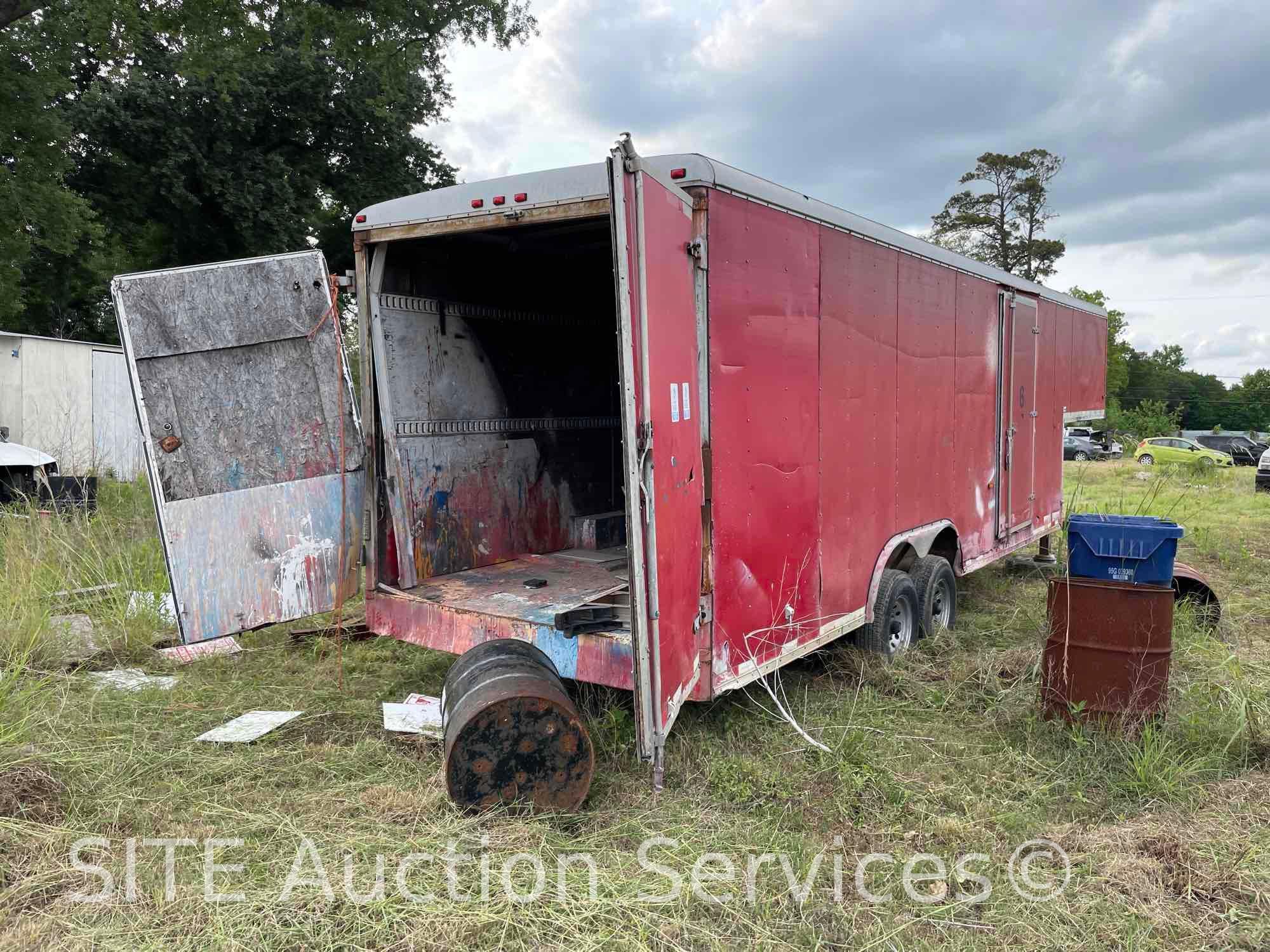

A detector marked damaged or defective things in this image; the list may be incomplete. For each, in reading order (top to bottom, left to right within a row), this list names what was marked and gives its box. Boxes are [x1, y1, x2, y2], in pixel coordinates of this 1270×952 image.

rusted oil drum [442, 642, 594, 812]
rusty barrel drum [442, 642, 594, 812]
rusted oil drum [1041, 579, 1168, 726]
rusty barrel drum [1041, 579, 1168, 726]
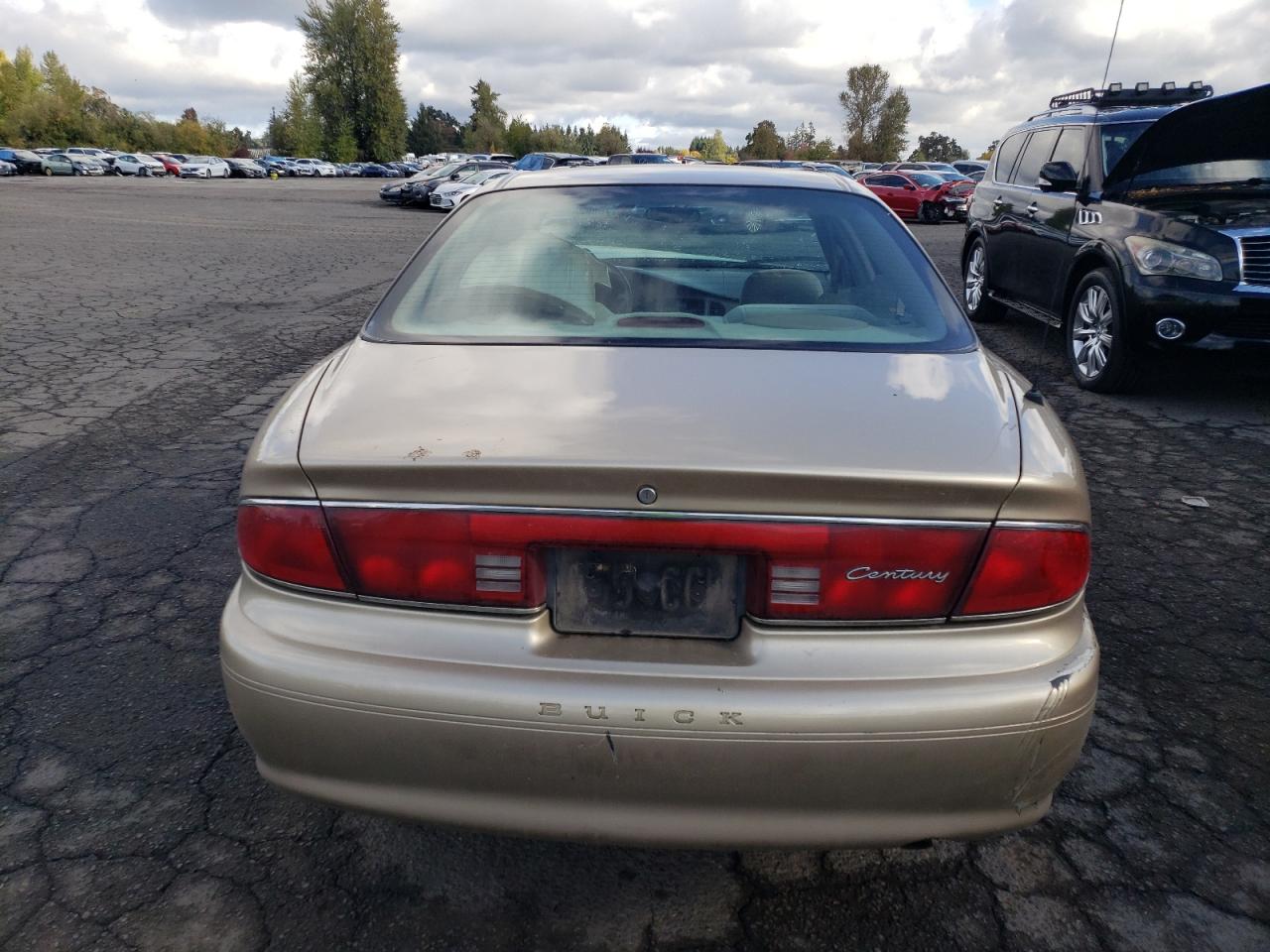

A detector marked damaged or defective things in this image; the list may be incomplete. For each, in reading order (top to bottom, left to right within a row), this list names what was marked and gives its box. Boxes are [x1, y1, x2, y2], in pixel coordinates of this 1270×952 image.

• • • •

Please copy the records above word for word, leaving out the pictures.

Written reply.
A detector marked damaged or defective things in this image; the list may be incomplete. For each, in reading order (top to bottom, left to right within a row), this list names what was marked and gives its box. Boxes are [x1, y1, x2, y2], in pixel coordinates of this 1270×952 image.

rusted oil drum [442, 642, 594, 812]
rusty barrel drum [442, 642, 594, 812]
rusted oil drum [1041, 579, 1168, 726]
rusty barrel drum [1041, 579, 1168, 726]

A detector marked damaged or defective things in this image; the list may be incomplete. For each, in reading order (top to bottom, left to right within a row), this list names what was marked and gives its box. Boxes are [x1, y1, x2, y2], in pixel coordinates of this 1270×952 image.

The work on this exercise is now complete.